France! comment trouver un assez digne prix
Pour acquitter ta dette aux sauveurs de Paris,
Aux jeunes artilleurs transfuges de l’école,
Qui sur nos ponts en feu ressuscitaient Arcole;
À ces forts citoyens dont l’héroïque main
Signa, devant la mort, l’appel du lendemain?
Oh! que sur les frontons, les lambris et les dalles,
Subsiste à tout jamais le stigmate des balles;
Que de profanes mains tremblent de rebâtir
Le mur qui s’écroula teint du sang d’un martyr;
Que les troncs effeuillés des larges promenades,
La poudre qui noircit les hautes colonnades,
Les pavés protecteurs par le temps affermis,
Que tout ait une voix contre nos ennemis!
Qu’un monument de deuil et de gloire s’élève
Au sol purifié de la hideuse Grève,
Au Louvre, aux Innocens, au nouveau Parthénon,
Lieux saints qu’ont désolés le fer et le canon (17)!

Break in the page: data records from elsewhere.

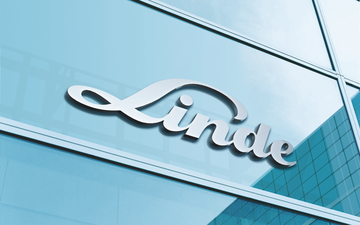 picture shows Linde logo on glass facade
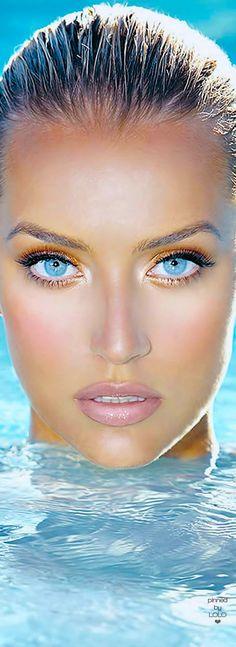 Gorgeous Blue Eyes   LOLO❤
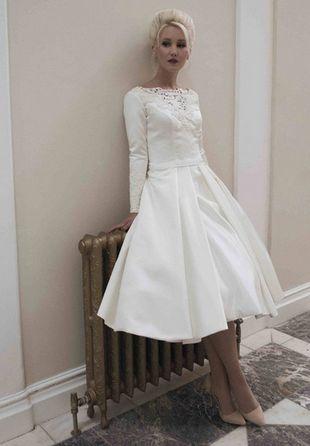 Hot SalesApplique A-Line Lace Vintage Tea Längd brudklänningar Kortärmade Bröllopsklänningar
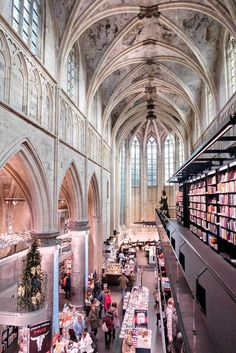 Maastricht is super charming, but also a great city for shopping and eating. Here are my favorite restaurants and shops in Maastricht. Travel Abroad, Us Travel, Budget Travel, Backpack Through Europe, Kingdom Of The Netherlands, Holland, Places To Go, Beautiful Places, Urban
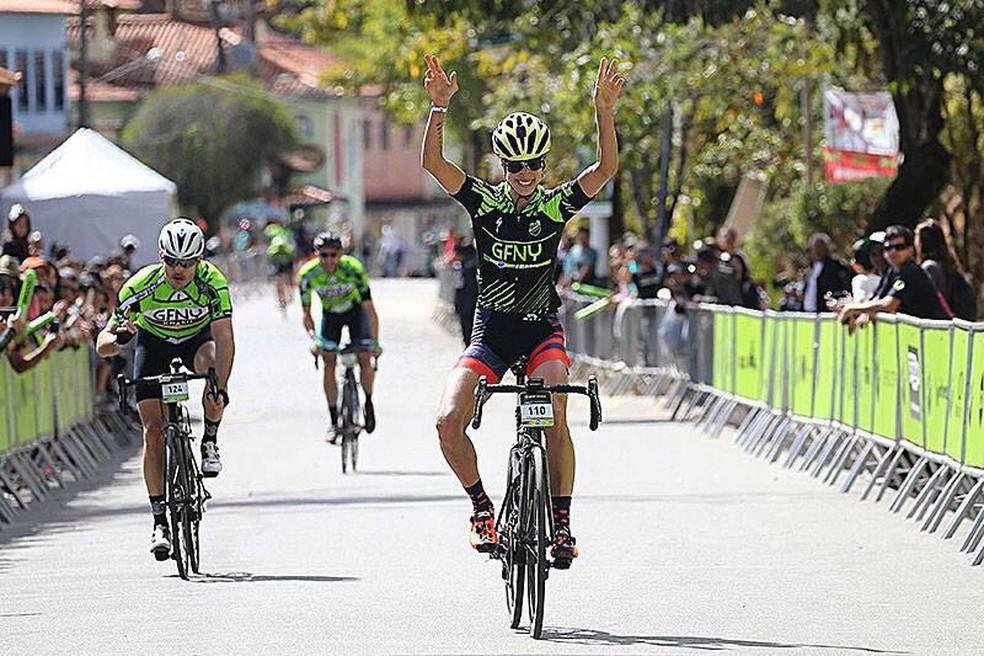 Marcella Toldi representa Brasil em elite do Ciclismo mundial (Foto: Reprodução)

Là, dès le premier jour, sur la tombe grossière,
Une pieuse main jette un peu de poussière,
Et des femmes en deuil vont prier à genoux
Sur leurs fils immolés en combattant pour nous.
Oh! sans doute, ce sol de tant de.-pleurs humide,
Touche plus qu’un tombeau qui monte en pyramide;
Mais ces rubans, ces fleurs, éphémère appareil,
Tout va se dessécher sous le premier soleil;
Il faut des monumens élargis sur la base,
Que l’oeil de l’étranger contemple avec extase,
Il faut qu’en traits vengeurs l’historique burin
Cisèle un sarcophage aux quatre angles d’airain;
Afin que dans mille ans quelque roi s’épouvante
S’il voit de son palais cette page vivante,
Ce grand jour où Paris, tricolore géant,
En passant sur le Louvre, y laissa le néant.

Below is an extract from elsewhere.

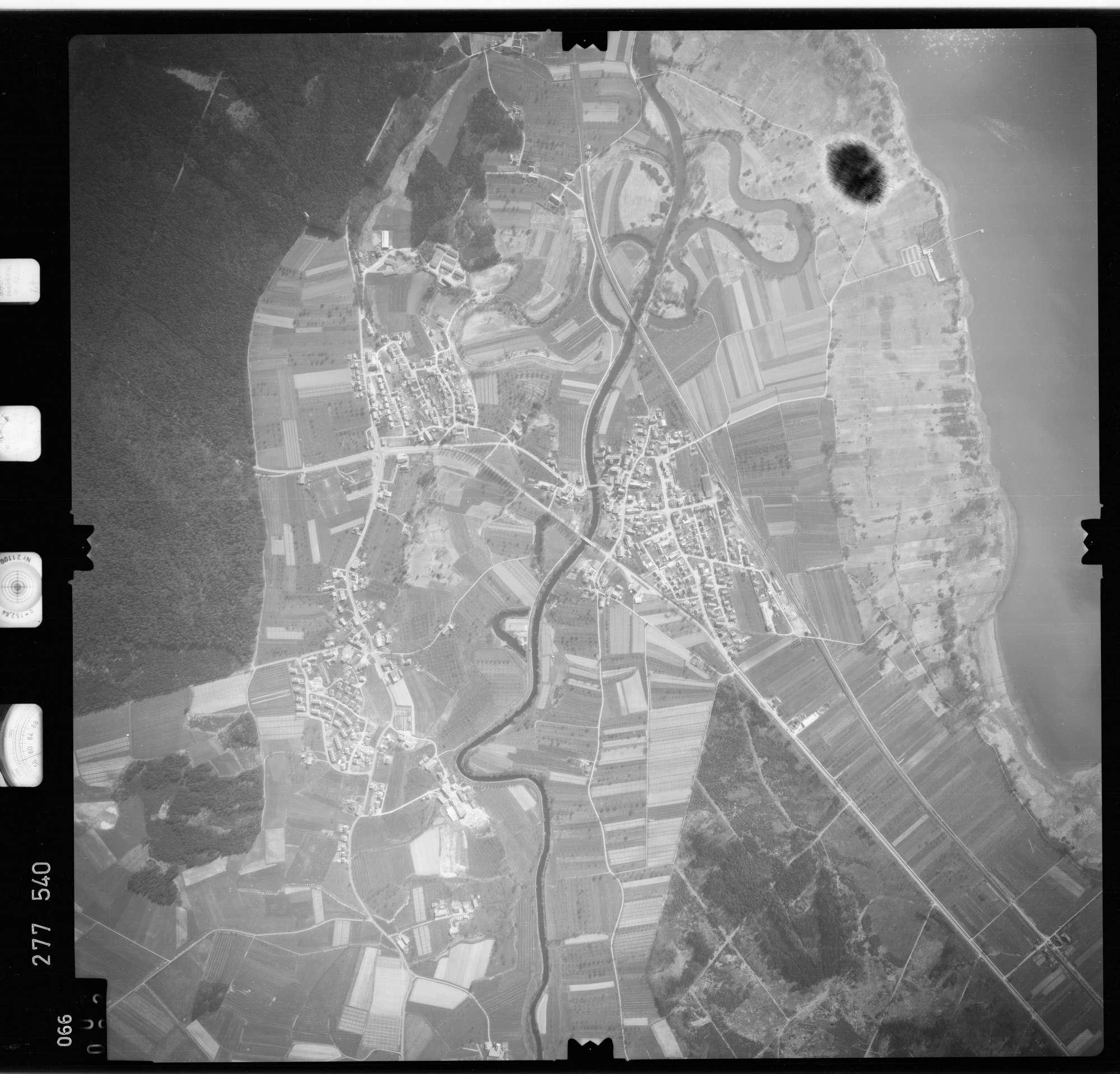 Luftbild: Film 74 Bildnr. 66, Bild 1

Quand l’effort d’un grand peuple a détruit un empire,
Il faut qu’après la lutte il s’arrête et respire:
Dans le calme d’effroi qui succède au canon,
S’il entend près de lui retentir un grand nom,
Un nom de liberté qui rassure et console,
Il fait un piédestal à sa nouvelle idole,
Et vers des jours nouveaux pressé de rajeunir,
Il lui livre d’espoir son douteux avenir.
D’ORLEANS! quand sur nous l’astre des dangers brille,
Il est temps de quitter ton sceptre de famille;
Viens, de tous les. pouvoirs le faisceau se dissout;
Dans les débris royaux ton nom seul est debout;
Ceux même qui, depuis le foudroyant Brumaire,
Rêvaient la République, enivrante chimère,
Assourdis par l’orage après trois jours de deuil,
De ton palais désert interrogeaient le seuil.

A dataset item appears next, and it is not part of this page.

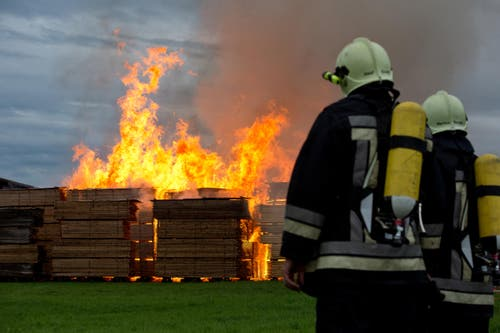 15. September: In Urswil steht eine Sägerei in Vollbrand. Die Feuerwehr war mit einem Grossaufgebot von 170 Personen vor Ort. (Bild: Dominik Wunderli / Neue LZ)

Tu parus: aussitôt éteignant sa colère,
Le peuple salua le prince populaire.
Il te connaît; ta vie a fait ses entretiens;
Nos enfans dans leurs jeux ont tutoyé les tiens,
Le peuple est leur menin; sur les bancs des collèges
Il voit Chartre et Nemours s’asseoir sans privilèges;
Il sait que d’Orléans se mêlant au convoi,
Suivit la France en deuil à la tombe de Foy;
Que jamais on ne vit se grouper à ta suite
L’insidieux manteau d’un confesseur jésuite;
Il se souvient surtout, car ces faits éclatans
Electrisent son coeur même après quarante ans,
Que la liberté sainte, à sa première aurore,
Attacha sur ton front un rayon tricolore.
Songe que si le peuple aujourd’hui t’a fait Roi,
Le laurier de Jemmape a répondu de toi;
Qu’il n’a pas reconnu pour signe d’alliance
Ton antique lambel sur les trois lis de France;
De tous les attributs qui parent ta maison,
Ta cocarde à ses yeux est l’unique blason;
En voyant sur ton front sa glorieuse marque,
Ses cris ont salué le citoyen monarque;
Les vainqueurs de Paris, avec cent mille voix,
Comme les premiers Francs t’ont mis sur le pavois,
Consacrant à jamais leur antique maxime:
LE ROI QU’UN PEUPLE NOMME EST LE SEUL LEGITIME.